Cramer's 'Mad Money' Recap: Invest Like a Pro
Editor's note: This show was last broadcast on Dec. 27, 2011.
NEW YORK (TheStreet) -- "You can make more money investing for yourself than you would investing in bonds or index funds," Jim Cramer told "Mad Money" viewers Tuesday, as he devoted the entire show to helping home gamers become better investors.
Cramer said ordinary people can become great investors, even if the pundits and market "experts" say otherwise.
Cramer's first lesson for investors is that the market isn't always rational and it doesn't always make sense. He said sometimes we try to find logic and reason where there is none. "The market does some crazy things," he explained, "and when that happens, you want to take advantage of it."
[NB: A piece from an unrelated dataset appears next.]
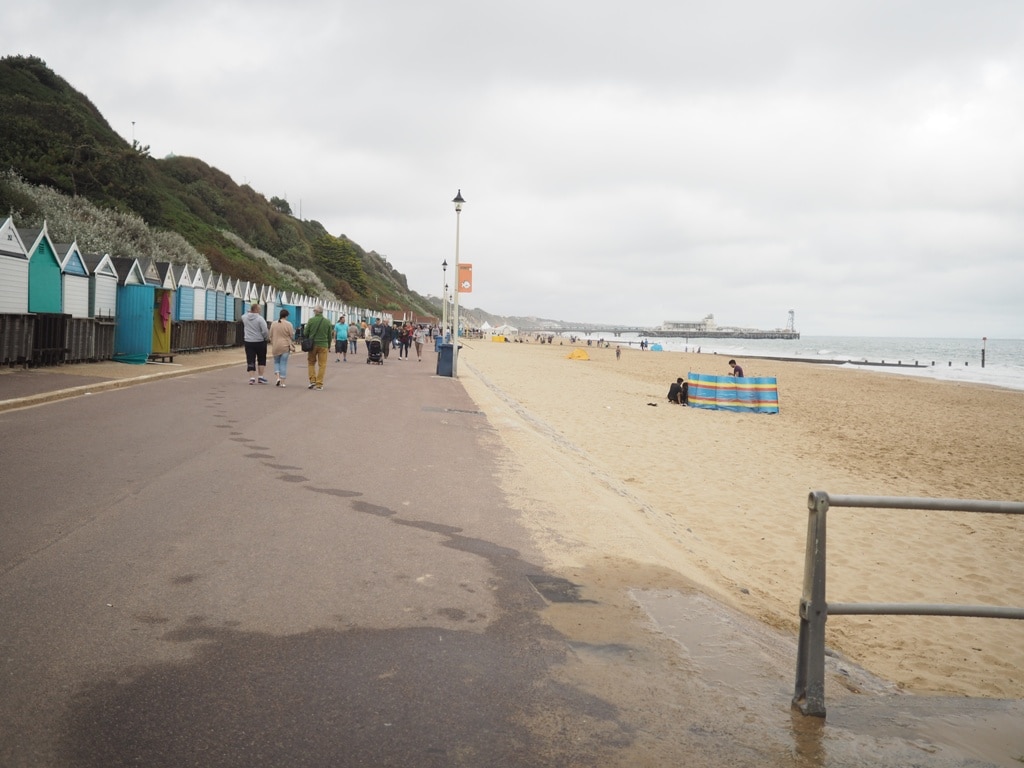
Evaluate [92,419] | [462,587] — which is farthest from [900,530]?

On days when the markets get pummeled, Cramer said there will be tons of stocks that go down for bad reasons. He said hedge funds, for example, sometimes need to sell their positions to raise cash to meet margin requirements or redemptions. When this happens, stocks move not on their individual fundamentals, but on the fundamentals of the money management business.
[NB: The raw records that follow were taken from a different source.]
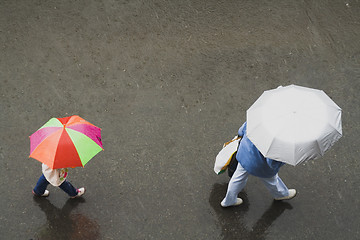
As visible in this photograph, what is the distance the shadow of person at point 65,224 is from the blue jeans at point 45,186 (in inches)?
6.8

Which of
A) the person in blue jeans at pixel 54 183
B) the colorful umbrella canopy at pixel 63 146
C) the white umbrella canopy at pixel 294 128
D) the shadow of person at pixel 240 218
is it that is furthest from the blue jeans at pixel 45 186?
the white umbrella canopy at pixel 294 128

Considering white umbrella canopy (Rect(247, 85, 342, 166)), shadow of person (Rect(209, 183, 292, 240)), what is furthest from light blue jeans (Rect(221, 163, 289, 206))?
white umbrella canopy (Rect(247, 85, 342, 166))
Cramer said the worst thing an investor can do is assume that because a stock trades at a certain level, it deserves to be there. "Was it right for oil to trade at $147 a barrel in 2008?" Of course not, he replied. With so many hedge funds gravitating toward the futures markets, "hedge funds gone wild" are having a greater and great impact on how the overall markets react.
The next time everything goes down all at once, Cramer told viewers, don't try and cook up reasons to justify it, just ask yourself if you might be seeing out-of-control hedge funds taking charge.
Buying 'Broken' Stocks
"Buy broken stocks, not broken companies," was Cramer's second lesson to investors. He said that in a serious correction, everything will go down, including a lot of stocks that don't deserve to. But how can investors tell the difference?
Cramer said that every correction has a cause. In 2008, it was mortgage-backed bonds, while in 2011 it was the debate over the debt ceiling and the resulting U.S. debt downgrade. Cramer said investors can look for the companies responsible for the corrections and assume they're probably broken companies.